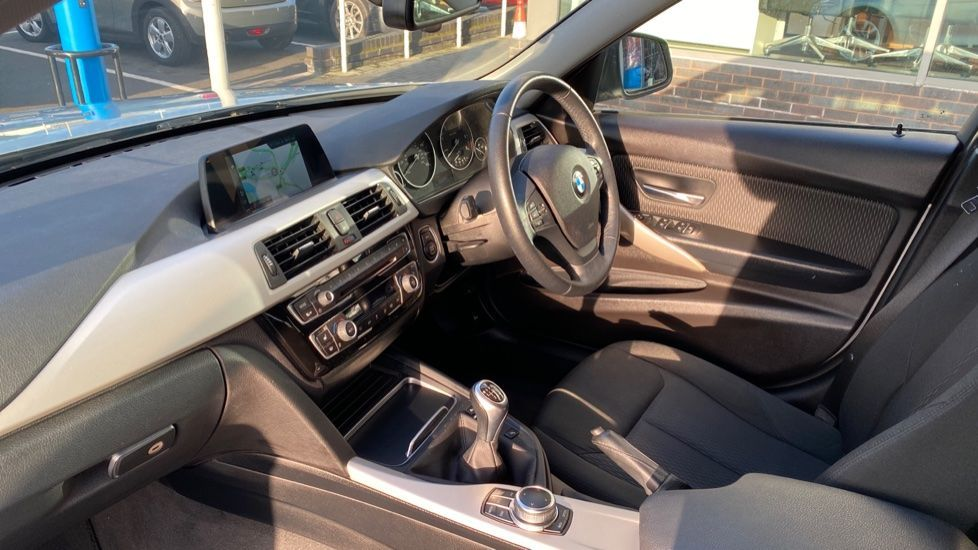 Image 6 - BMW 316d SE Touring (YA18UPK)
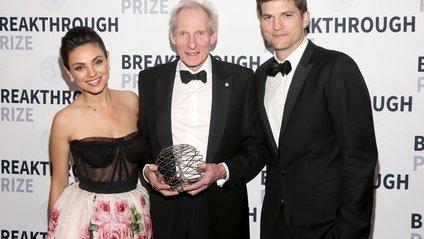 Міла Куніс та Ештон Катчер вручили премію Кіму Насміту - фото 1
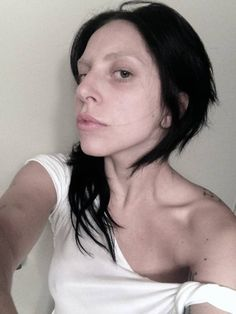 lady gaga no make up and no wig....it is a catastrophe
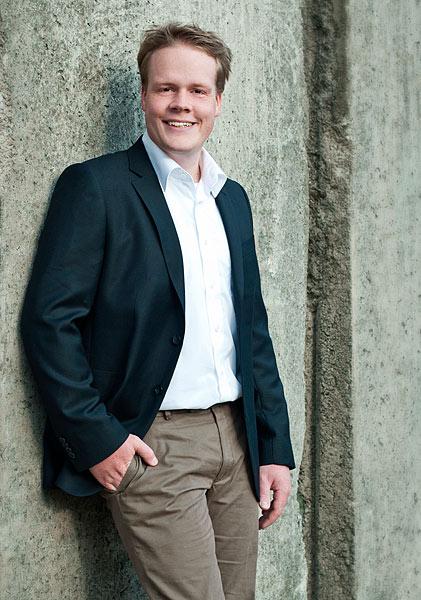 Businessportrait Berlin, Firmenfotos, Unternehmerfotos, Portraits für Selbstständige, Bewerbungsfotos Berlin, Mitarbeiterfotos, Teamfotos, Firmenfotografie für Webseiten, Mobiles Fotostudio Berlin, Fotografin jennifer Sanchez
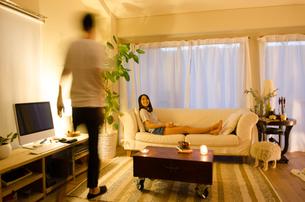 家でリラックスするカップルの素材 [FYI01078375]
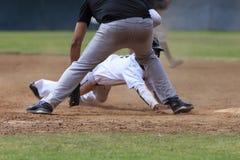 Baseball-Aktions-Bild - gehen Sie schieben zuerst in Basis voran Stockfotos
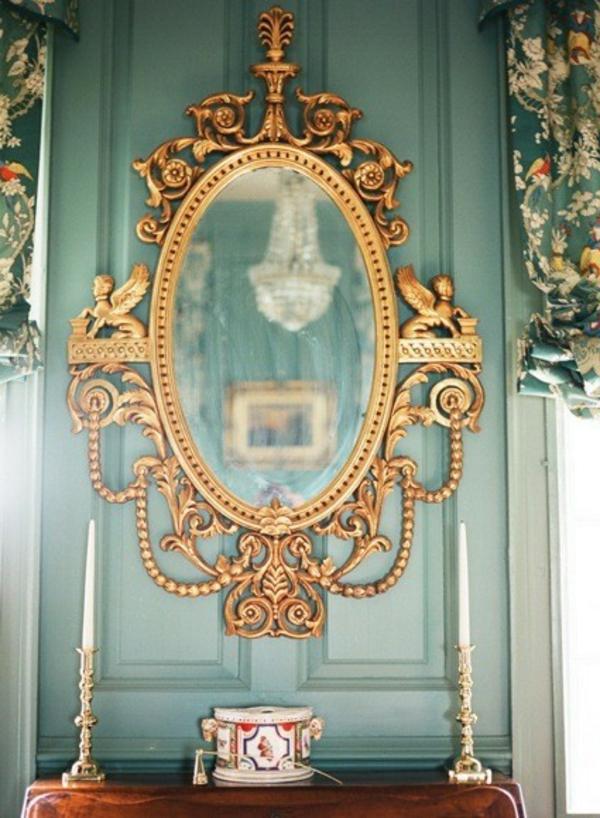 barockspiegel -  ovale form und interessante ornamenten
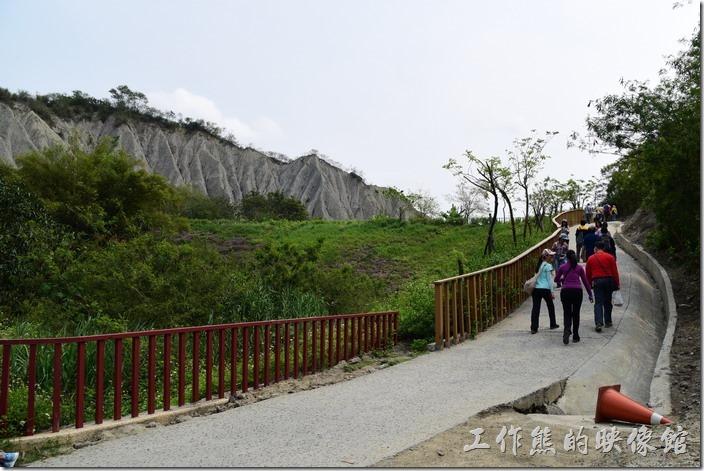 高雄田寮月世界地景公園。上了這個坡道就可以看到天梯了。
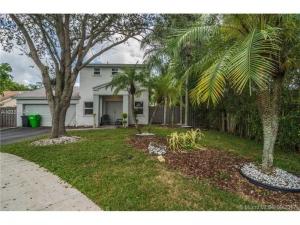 5200 NW 94th Ter. Sunrise, Florida - Hometaurus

• DIRECTIONS FOR THIS TASK:
Reproduce all entries exactly. Pictures do not belong in the copy.

• EXERCISE OUTPUT:
 Image 6 - BMW 316d SE Touring (YA18UPK)
 Міла Куніс та Ештон Катчер вручили премію Кіму Насміту - фото 1
 lady gaga no make up and no wig....it is a catastrophe
 Businessportrait Berlin, Firmenfotos, Unternehmerfotos, Portraits für Selbstständige, Bewerbungsfotos Berlin, Mitarbeiterfotos, Teamfotos, Firmenfotografie für Webseiten, Mobiles Fotostudio Berlin, Fotografin jennifer Sanchez
 家でリラックスするカップルの素材 [FYI01078375]
 Baseball-Aktions-Bild - gehen Sie schieben zuerst in Basis voran Stockfotos
 barockspiegel -  ovale form und interessante ornamenten
 高雄田寮月世界地景公園。上了這個坡道就可以看到天梯了。
 5200 NW 94th Ter. Sunrise, Florida - Hometaurus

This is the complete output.